Freiheit und Sozialismus
Die aktuelle Ausgabe des KLARTEXT, dem Magazin der Partei DIE LINKE. Sachsen-Anhalt, widmet sich der Programmdebatte der LINKEN. Jan Korte hat einen Artikel beigesteuert, den wir hier dokumentieren.
Zunächst ist es wirklich erfreulich, dass wir uns nunmehr in einer real-existierenden Programmdebatte befinden. Denn eine solche ist dringend notwendig. Der öffentliche und auch veröffentlichte Disput über die Möglichkeiten demokratisch-sozialistischer Politik kann andere Menschen begeistern. Voraussetzung ist, dass wir die Debatten offen und kritisch führen - ohne Vorurteile, ohne Denunziation und mit der Lust an der Kritik. Kritik ist die Triebfeder linker Debatte. Deshalb will ich zwei Punkte im vorliegenden Programmentwurf kritisieren und Vorschläge für eine andere Richtung machen.
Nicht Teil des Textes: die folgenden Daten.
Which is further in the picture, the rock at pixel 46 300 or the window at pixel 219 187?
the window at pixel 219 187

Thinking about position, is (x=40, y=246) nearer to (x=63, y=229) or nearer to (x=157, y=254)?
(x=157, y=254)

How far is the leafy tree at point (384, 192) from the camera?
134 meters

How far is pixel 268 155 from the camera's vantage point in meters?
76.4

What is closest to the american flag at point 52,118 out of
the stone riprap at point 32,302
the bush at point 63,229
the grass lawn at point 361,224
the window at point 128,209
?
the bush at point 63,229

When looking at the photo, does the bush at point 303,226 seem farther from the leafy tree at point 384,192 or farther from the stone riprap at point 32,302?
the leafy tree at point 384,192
In der Präambel heißt es: »Wo vor allem der Profit regiert, bleibt kein Raum für Demokratie.« Es stellt sich hier sofort die Frage wo wir dann leben? Leben wir etwa in der Diktatur? Solch völlig verkürzte Aussagen tragen einer nötigen und ausdifferenzierten Entwicklung von kapitalistischen Systemen nicht Rechnung. Zumal bei aller Unzulänglichkeit unserer Gesellschaft ein extrem hohes Niveau von demokratischer Verfasstheit erreicht und erkämpft wurde. Ich halte die These, dass sich kapitalistische Produktionsweise und Demokratie grundsätzlich ausschließen, für äußerst fraglich. Hier müsste zuerst geklärt werden, was wir unter Demokratie verstehen und welche Form der Demokratie wir meinen. Zudem ist die monotone Fixierung auf »den« Kapitalismus zu kurz gegriffen: Es gibt doch wohl wirklich Unterschiede unter den kapitalistisch verfassten Ländern. Man kann ja nicht beispielsweise den Sozialstaat in Dänemark mit dem in den USA gleichsetzen. Lange Rede, kurzer Sinn: Wir brauchen eine dezidiert differenzierte Sicht und das Sichtbarmachen von Widersprüchen und Potentialen, die schon heute in dieser Gesellschaft stecken und die wir zum Erreichen einer demokratisch-sozialistischen Gesellschaft benutzen wollen - auf einem transformatorischen Weg.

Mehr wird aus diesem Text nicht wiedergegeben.